Korrelation bedeutet: Zwei Variablen bewegen sich systematisch in die gleiche Richtung. Ein Beispiel bei Menschen ist die Körpergröße und das Gewicht: Je größer, desto schwerer. Nicht in jedem Einzelfall, aber im Großen und Ganzen schon. Das ist positive Korrelation. Oder bei gebrauchten PKW das Alter und der Preis: Je älter, desto billiger. Das ist negative Korrelation. Und hier ist sogar ein Rückschluss auf die Kausalität erlaubt: Das Alter ist die Ursache für den Preis.
Aber viele Korrelationen entstehen auch ohne jede Kausalität. So existiert z. B. bei Männern eine hohe negative Korrelation zwischen dem Einkommen und der Anzahl der Haare auf dem Kopf: Je weniger Haare, desto höher das Einkommen. Es nützt aber nichts, sich eine Glatze zu scheren, die Korrelation kommt deshalb zustande, weil mit wachsendem Lebensalter das Einkommen wächst und die Haare ausfallen.
In der Wissenschaftszeitschrift Nature war einmal ein auf ähnliche Argumente gründender Beweis zu lesen, dass zumindest in Deutschland doch der Klapperstorch die Kinder bringt: Die Korrelation von Storchenbrutpaaren und Geburten erreichte in dem betrachteten Zeitraum in Deutschland fast das Maximum von 1. Und das reicht vielen Studien schon als Argument.
Natürlich lieferte Nature den wahren Grund der Korrelation gleich mit: Ein in beiden Zeitreihen vorhandener gleichläufiger Trend. Denn wann immer zwei Datenreihen beide steigen oder beide fallen, sind sie automatisch hoch positiv korreliert. So beobachtet man die Deutschland auch eine hohe Korrelation zwischen den Belegungszahlen unserer Trinkerheilanstalten und den Apfelsinenimporten aus Portugal. Also machen Apfelsinen uns zu Säufern? Nein, beide Datenreihen sind seit dem Zweiten Weltkrieg angestiegen.
Machen Apfelsinen uns zu Säufern?
Dieses Übersehen von Alternativerklärungen gilt selbst für eine der wenigen unbestrittenen Erfolgsgeschichten der modernen Medizinstatistik, die Entdeckung, dass Rauchen Lungenkrebs erzeugt. Aber wer weiß denn schon, dass Raucher auch weitaus häufiger als Nichtraucher ermordet oder vom Bus überfahren werden?
Und zwar aus dem gleichen Grund, aus dem sie rauchen: Weil sie risikofreudigere Menschen sind. Es gibt in der Psychologie die sogenannte „Raucherpersönlichkeit”. Die würde auch dann ein bis zwei Jahre früher sterben als ein Nichtraucher, wenn sie nie im Leben auch nur eine Zigarette raucht. Mit anderen Worten, die acht bis zehn Jahre kürzere Lebenserwartung der Raucher kann man nicht komplett dem Rauchen in die Schuhe schieben.

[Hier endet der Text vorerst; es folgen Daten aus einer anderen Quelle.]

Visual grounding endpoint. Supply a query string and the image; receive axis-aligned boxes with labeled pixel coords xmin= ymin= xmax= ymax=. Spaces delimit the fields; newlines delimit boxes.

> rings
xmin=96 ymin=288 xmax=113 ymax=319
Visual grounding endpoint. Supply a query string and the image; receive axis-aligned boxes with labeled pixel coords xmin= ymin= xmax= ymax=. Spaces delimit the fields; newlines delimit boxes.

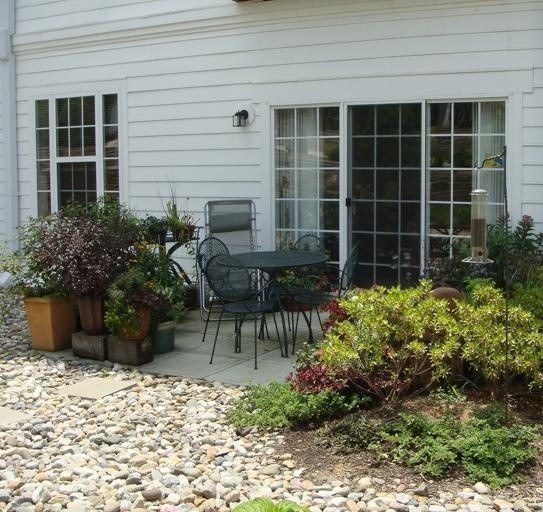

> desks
xmin=211 ymin=247 xmax=330 ymax=354
xmin=138 ymin=236 xmax=201 ymax=287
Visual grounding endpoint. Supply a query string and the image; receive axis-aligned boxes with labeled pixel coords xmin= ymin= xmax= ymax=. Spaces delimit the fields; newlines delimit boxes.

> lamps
xmin=230 ymin=107 xmax=248 ymax=128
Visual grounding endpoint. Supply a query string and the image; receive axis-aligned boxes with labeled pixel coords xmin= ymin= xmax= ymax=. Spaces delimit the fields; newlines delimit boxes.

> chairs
xmin=193 ymin=235 xmax=262 ymax=346
xmin=253 ymin=233 xmax=329 ymax=337
xmin=202 ymin=252 xmax=287 ymax=369
xmin=287 ymin=238 xmax=364 ymax=356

Aber das sind Nebensächlichkeiten. Worauf es ankommt: Wenn Sie am Montag in der Zeitung lesen „Schachspielen fördert Schlaganfall” oder „Alzheimer durch Kaffeesahne”, keine Panik. Fragen Sie erst mal nach, wie dieses Resultat gefunden worden ist. In aller Regel ist das nur ein zufälliges Artefakt einer schlampig ausgewerteten Statistik.
UPDATE: Dieser Artikel wurde am 31.05.2016 um 12:44 aktualisiert, weil der Autor und seine Expertise kurz vorgestellt werden sollte.